IMHO: what needs to happen next is to have a 16 bit packet header to indicate the size of the address in use. This makes the address space not only dynamic, but MASSIVE without requiring all hardware on the face of the Earth to be updated any time the address space runs out.

This isn't really a workable idea. Routing tables need to be fast, which means that the hardware needs to be simple. For IPv4, you basically have a fast RAM block with 2^24 entries and switch on the first three bytes to determine where to send the packet. With IPv6, subnets are intended to be arranged hierarchically, so you end up with a simpler decision. With variable-length fields, you'd need something complex to parse them and that would send you into the software slow path. This is a problem, because you'd then have a very simple DoS attack on backbone routers (just send them packets with large length headers that chew up CPU before they're dropped). You'd also have the same deployment headaches that IPv6 has: no one would buy routers that had fast paths for very large addresses now, just because in 100 years we might need them, so no one would test that path at a large scale: you'd avoid the DoS by just dropping all packets that used an address size other than 4 or 16. In 100 years (i.e. well over 50 backbone router upgrades), people might start caring and buy routers that could handle 16 or 32 byte address fields, but that upgrade path is already possible: the field that you're looking for is called the version field in the IP header.

Comment Re:Wait Wait Wait... (Score 1) 215

It depends on the ISP. Some managed to get a lot more assigned to them than they're actually using, some were requesting the assignments as they needed them. If your ISP has a lot of spare ones, then they might start advertising non-NAT'd service as a selling point. If they've just been handing out all of the ones that they had, then you might find that they go down to one per customer unless you pay more.

Comment plans and term sheets (Score 3, Interesting) 129

There are a lot of reasons to criticize Silicon Valley, but being positive about a plan and having to deal with difficult term sheets are hollow complaints.

When you start ANY new project, there is a period of time when the project is not funded and does not have the necessary people to get it done. Startups are no different in selling a dream than any university professor, large company project lead, or government program manager.

The main point of TFA is that startup employees are starting to get more sophisticated in evaluating stock options coming from the common pool compared to investors' preferred shares. Preferred shares and liquidation preferences are tools investors use to reduce risk, and they are detrimental to employees (and founders) of a startup... except that without those investors, nothing could happen. Investors are going to get leverage somehow, and if you're smart, these clauses are not a problem.

Inflated valuations compound these issues. It should be obvious that early high valuations are bad for employees.

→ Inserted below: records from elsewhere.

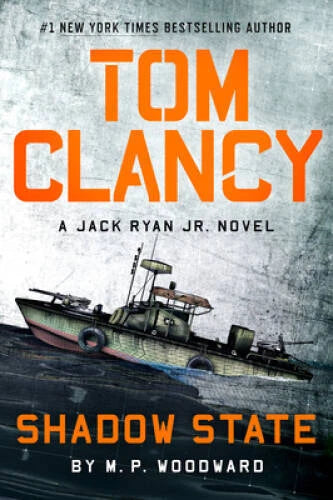 Tom Clancy Shadow State (A Jack Ryan Jr Novel) - Hardcover - VERY GOOD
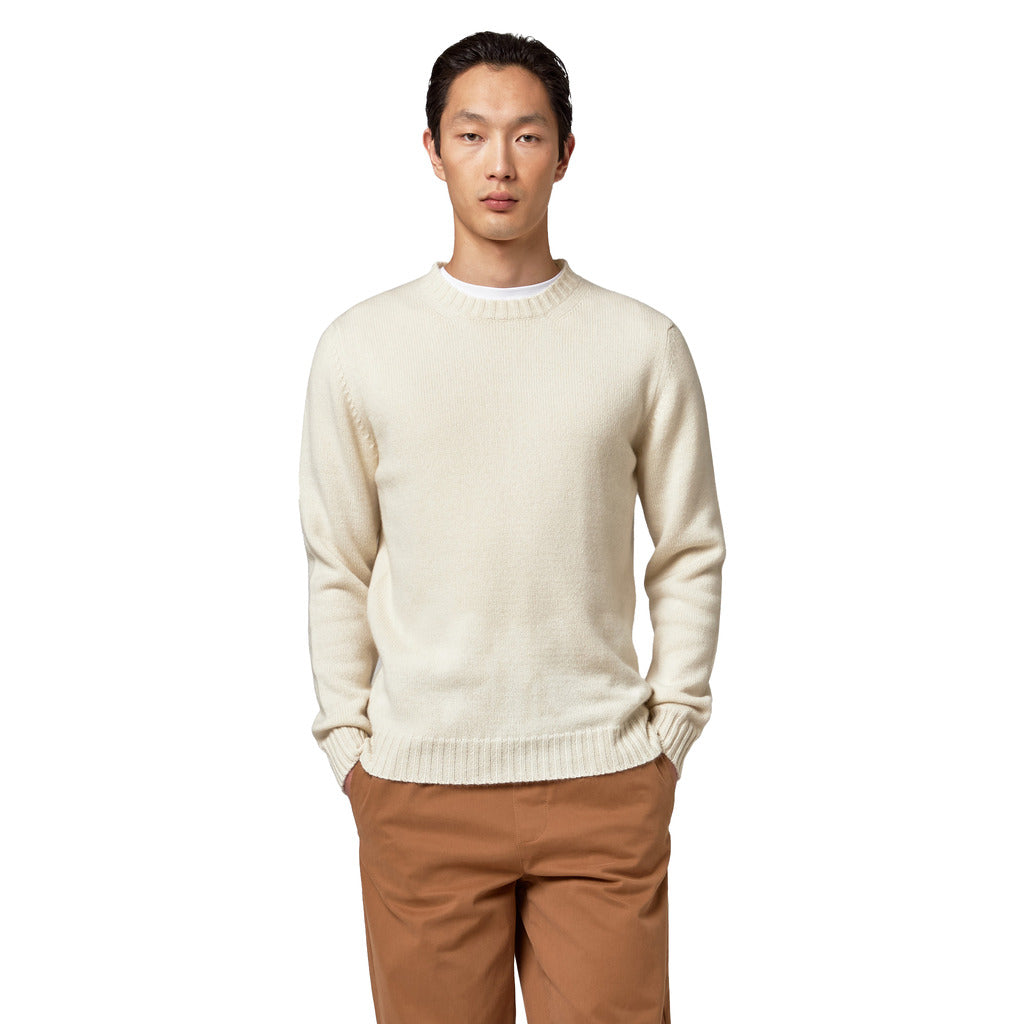alpha studio - maglia girocollo new cashmere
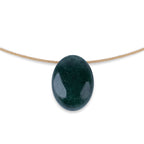 Taurus Zodiac & Touch – Jade Necklace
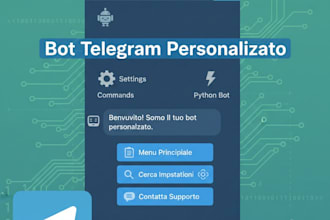 programmo bot, script e soluzioni smart su misura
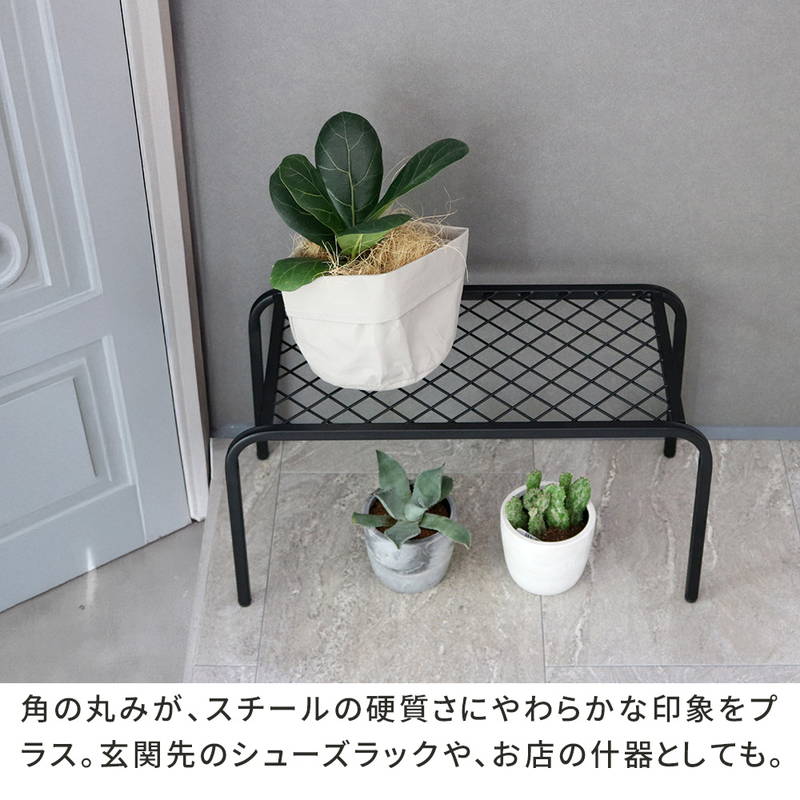 プランタースタンド 鉢置き台 花台 アイアンプランタースタンド TWILL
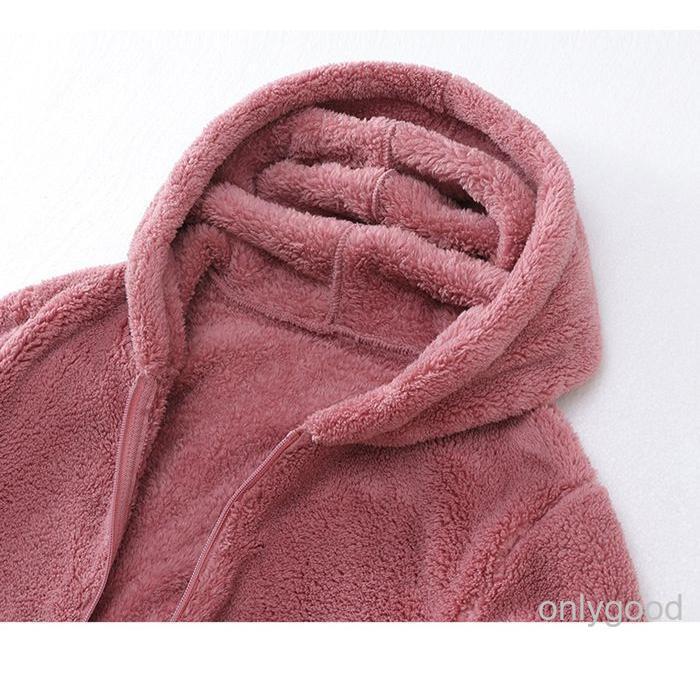 ボアパーカー レディース 裏起毛 ジップアップパーカー 秋 冬 フリース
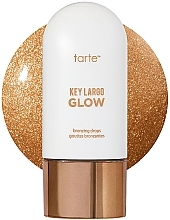 Духи, Парфюмерия, косметика Жидкий бронзер - Tarte Cosmetics Key Largo Glow Bronzing Drops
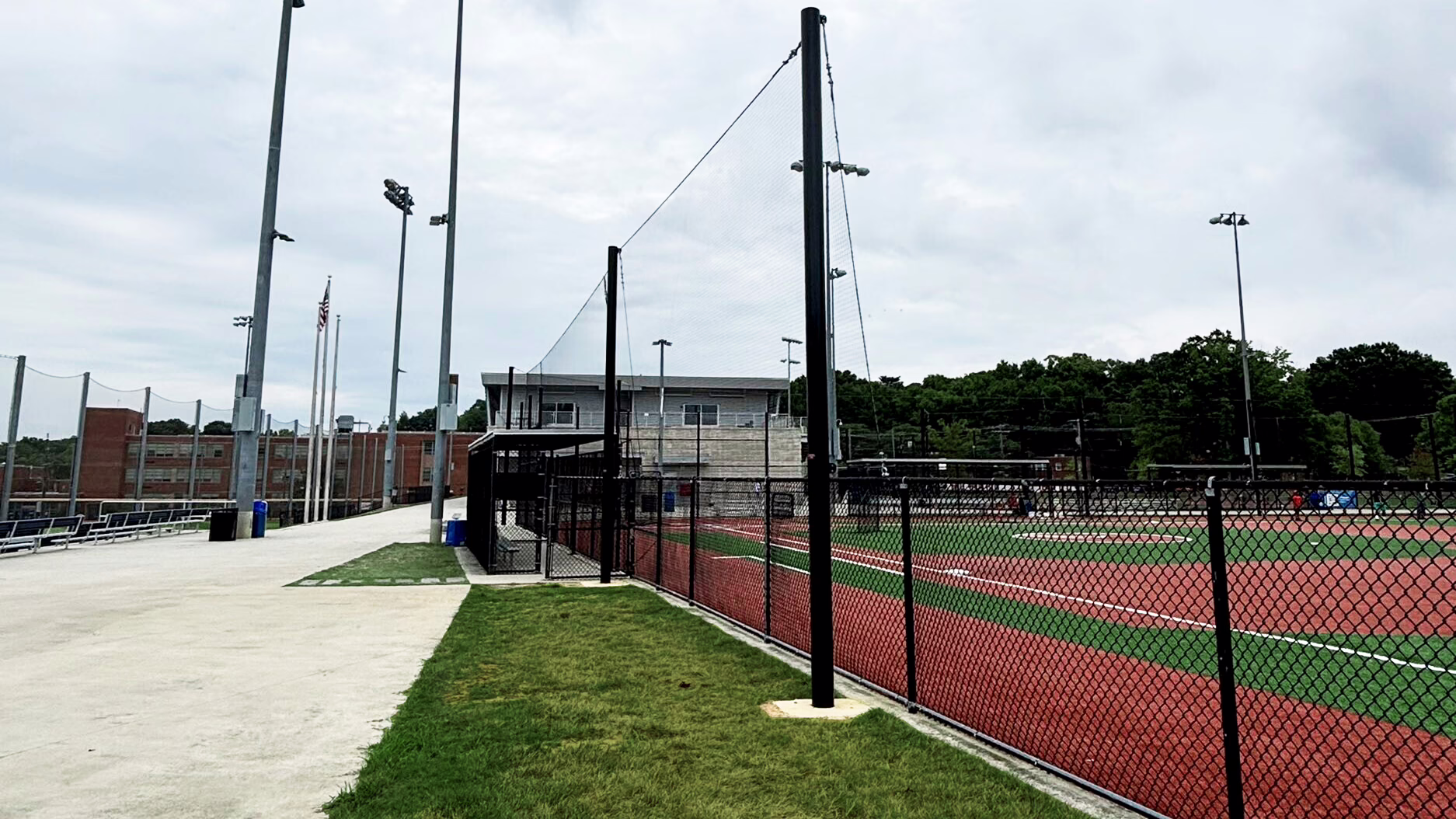Washington Nationals Youth Baseball Academy Netting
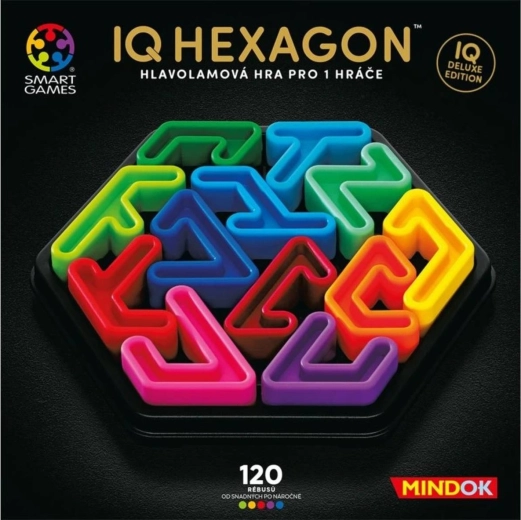 Smart Games IQ Deluxe Hexagon – loogiline lauamäng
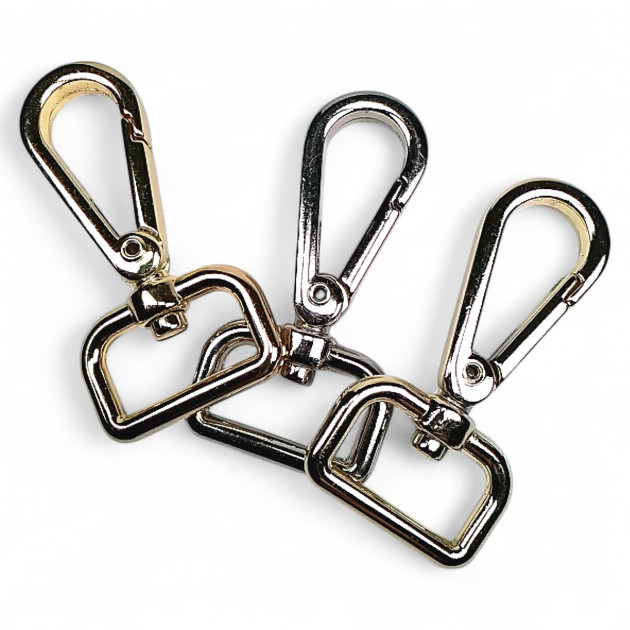 2 cm Almond Hook  Spring Swivel Hook AL004041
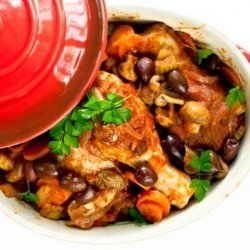 Chicken Tagine With Olives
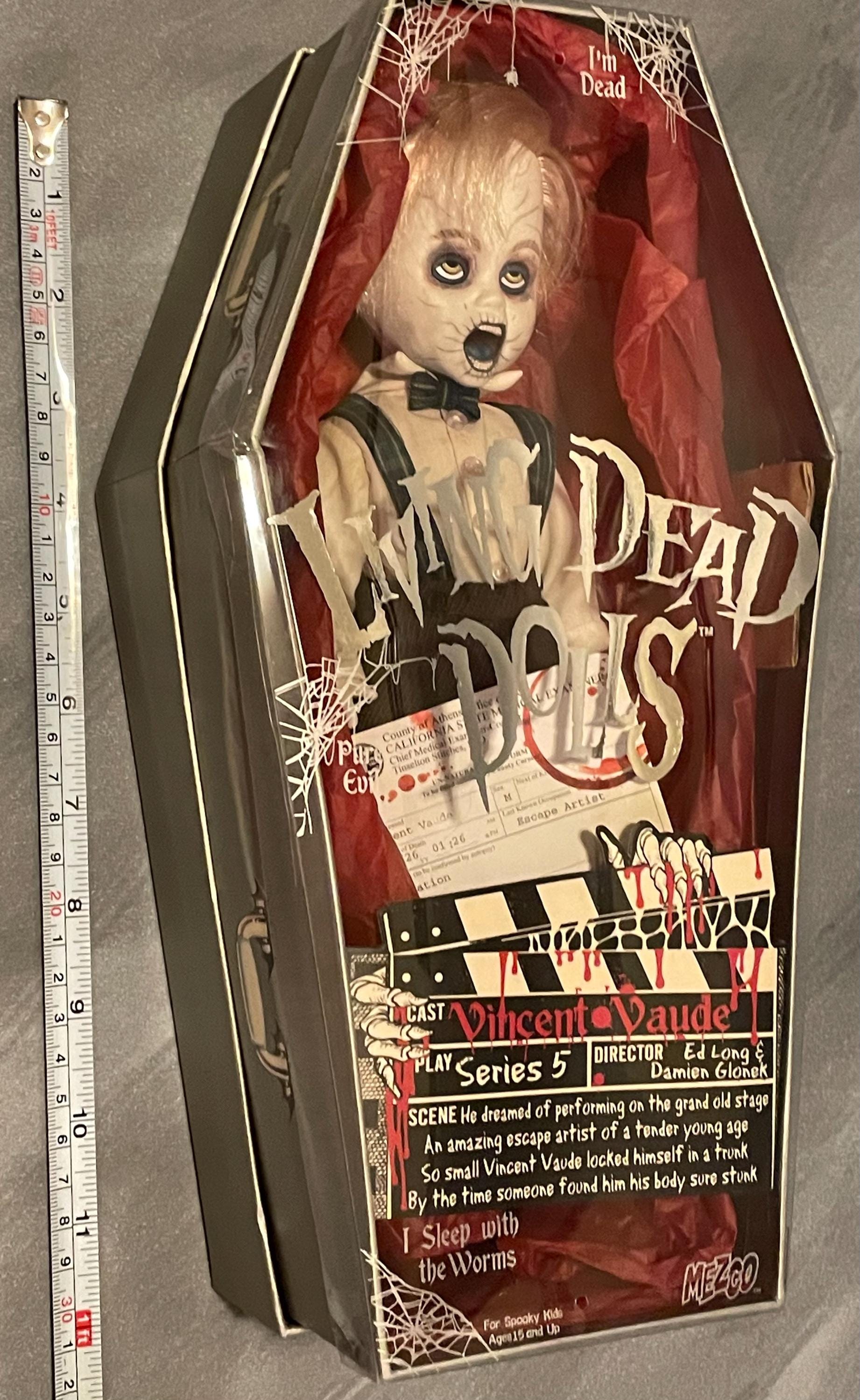 メズコ リビングデッドドールズ シリーズ5 Vincent Vaude Living Dead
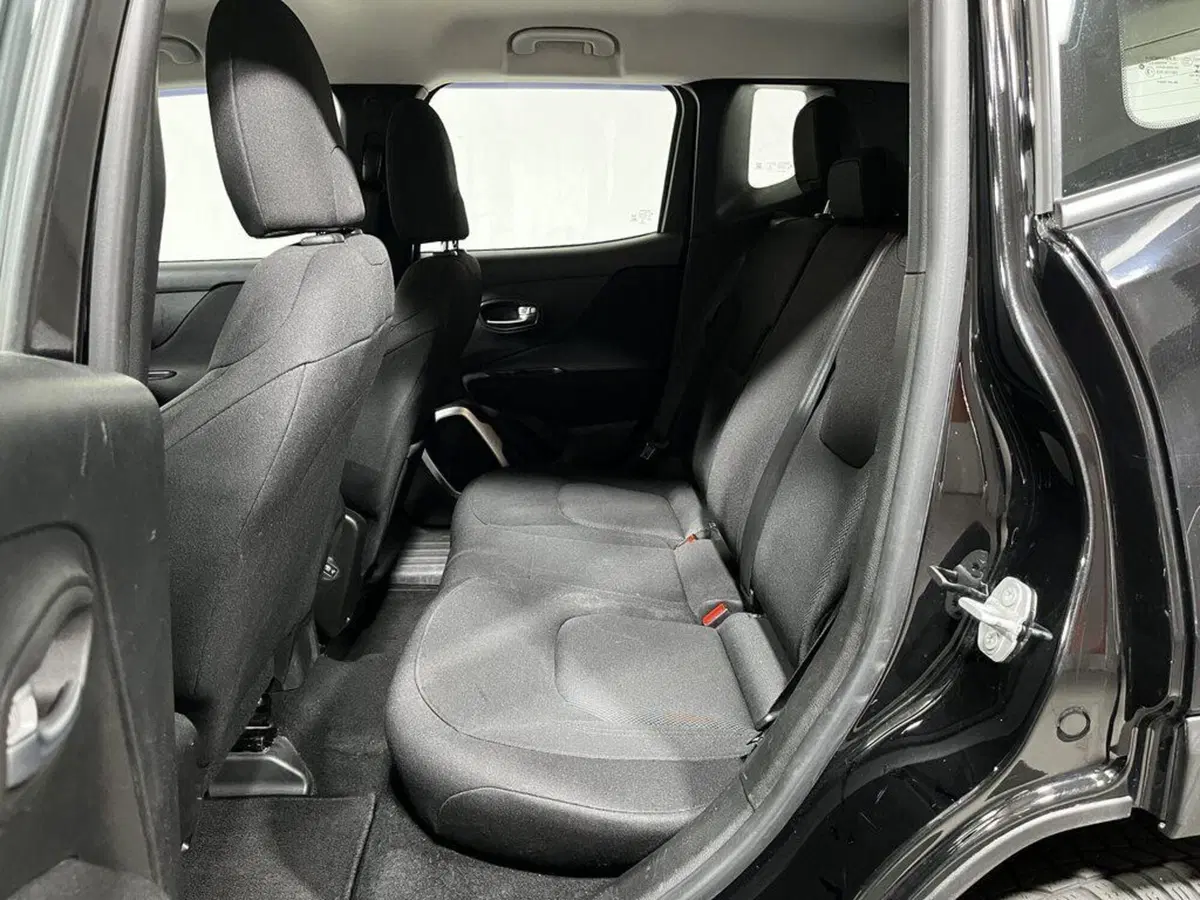 Jeep Renegade usata a Sondrio (11)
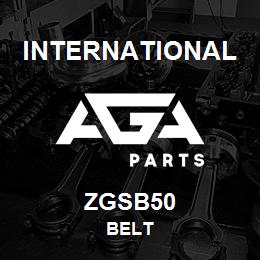 ZGSB50 International BELT | AGA Parts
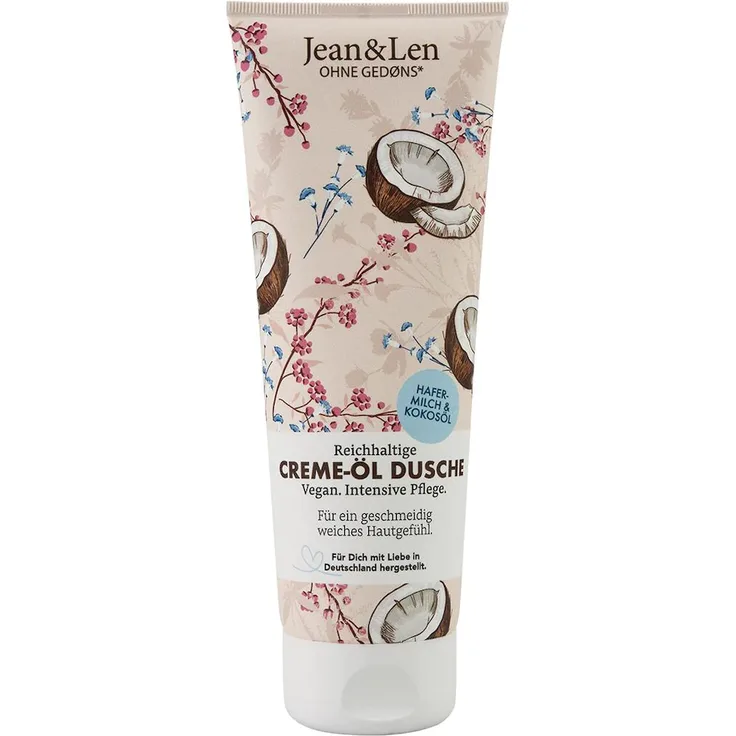Jean & Len Philosophie Hafermilch & Kokosöl Duschcreme 250 ml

Potential startup employees SHOULD understand that going to work for a company that is highly valued and has large investments offers much less financial growth opportunity than working for a company with a low valuation and small investment.

If you're a founder, keeping your valuation low during early stages of a startup company is much, MUCH smarter than arguing for a high valuation. This push for early high valuations is driven by lots of money sloshing around looking for a place to sit. That is a legitimate problem in Silicon Valley. As a founder, it may sound great to take in an extra $10 million, but if you don't need that money and can't actually justify that valuation, you've limited your company's future options (no IPO for you) and made it much harder to hire smart employees.

Comment Re:MenuChoice and HAM (1992) (Score 1) 270

The problem with shell scripts for this kind of thing is that they're a Turing-complete language. This makes it very hard to present to the user what they actually do. .BAT files on DOS / Windows provided that functionality too, but unless you aggressively restrict yourself to a subset of the shell language it's very hard to check a .sh / .bat file and see exactly what command is going to be invoked.